Bob Felser, foreground, plays hockey on his homemade backyard skating rink in Sylvania Township.

THE BLADE/JEREMY WADSWORTH
Enlarge | Buy This Image

When a winter ice storm strikes Bob Felser's home in Sylvania Township, it's OK.

It improves the skating.

Like scores of other residents across northwest Ohio and southeast Michigan, Mr. Felser embraces the region's less-than-tropical climate each winter to build an outdoor entertainment mecca for his children and their friends -- a backyard ice rink.

"The kids have always played hockey, and they want to go out and skate all the time," said Mr. Felser, when asked why he built his homemade 40-foot-by-60-foot ice sheet in his backyard each of the last six years. "This has probably been the best year in the six years we've had it, just because of the weather. It's been colder."

_INFORMATION PROVIDED_

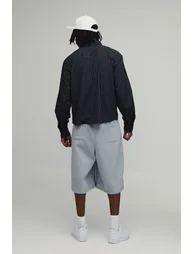 قميص مخطط بتصميم واسع عريض بحافة منحنية بتطريز لون أسود - لطويل القامة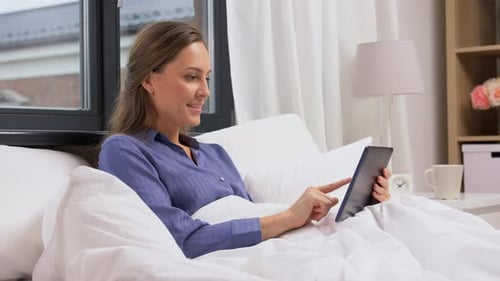 Woman in Bed Using Tablet Device in Bedroom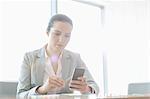 Young businesswoman using cell phone in office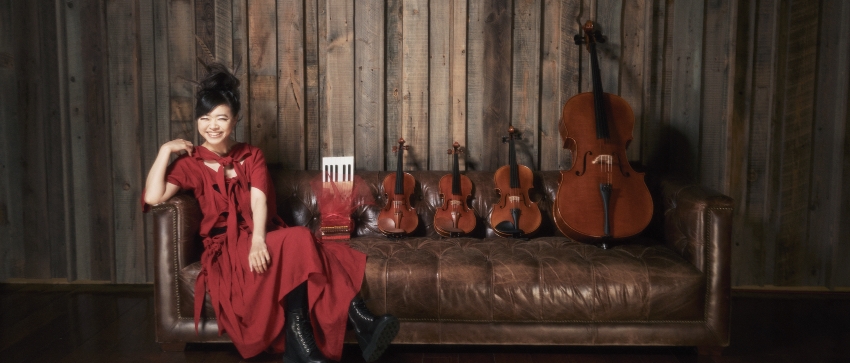 Hiromi wearing a red dress and sitting on a sofa next to four stringed instruments of varying sizes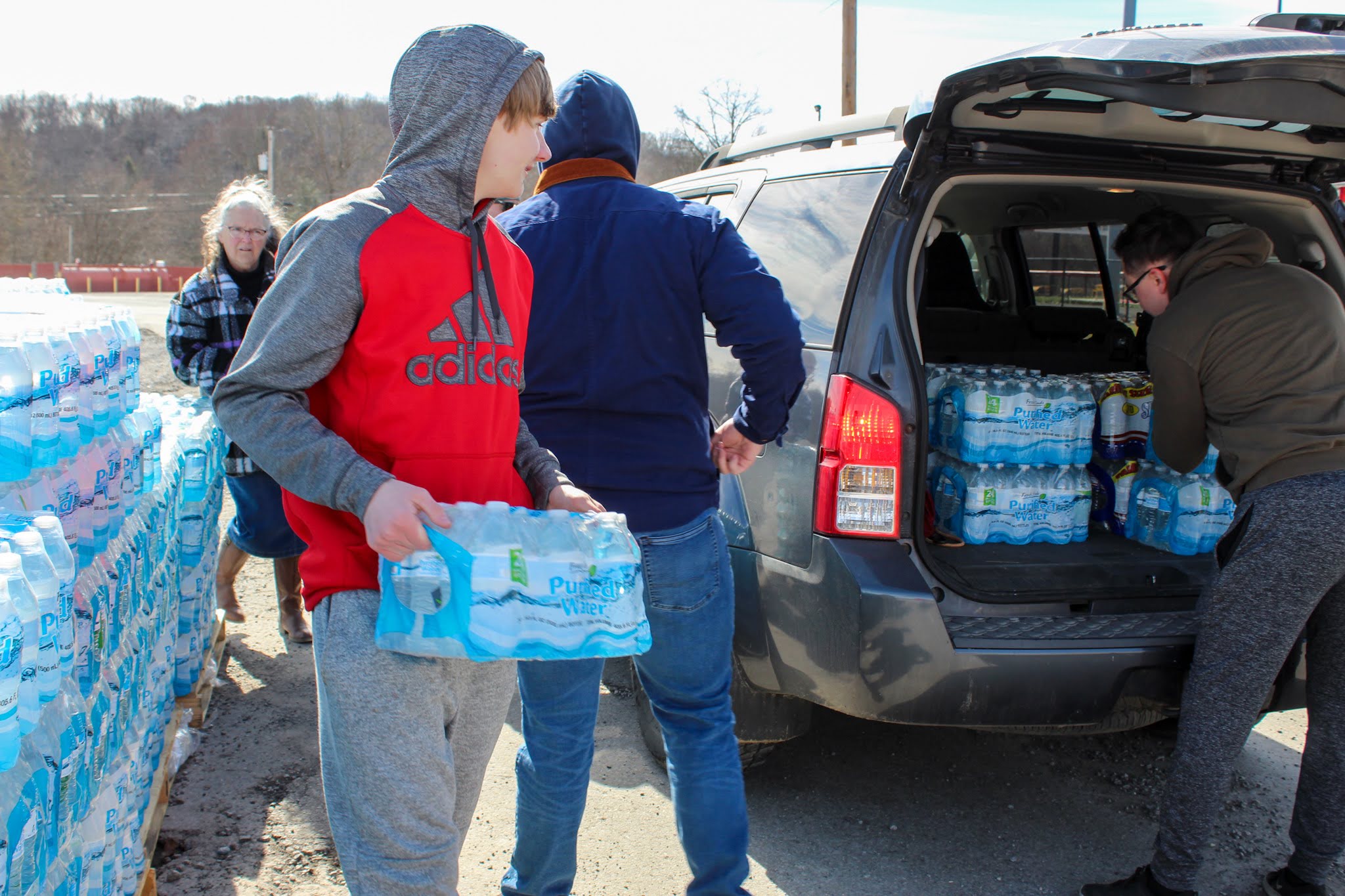 Volunteers work to distribute bottled water to residents of East Palestine. These efforts were supported by Feed the Children and Niagara Bottling.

_STUDY QUESTIONS_
1) Print the part of the backyard ice rink article starting at "Like scores of" and ending at "backyard ice rink.".
2) In the backyard ice rink article, what are the dimensions of the ice sheet Bob Felser builds in his backyard?
The material has no connection to the backyard ice rink article.

_COMPLETED EXERCISE_
1)
Like scores of other residents across northwest Ohio and southeast Michigan, Mr. Felser embraces the region's less-than-tropical climate each winter to build an outdoor entertainment mecca for his children and their friends -- a backyard ice rink.

2) 40 feet by 60 feet.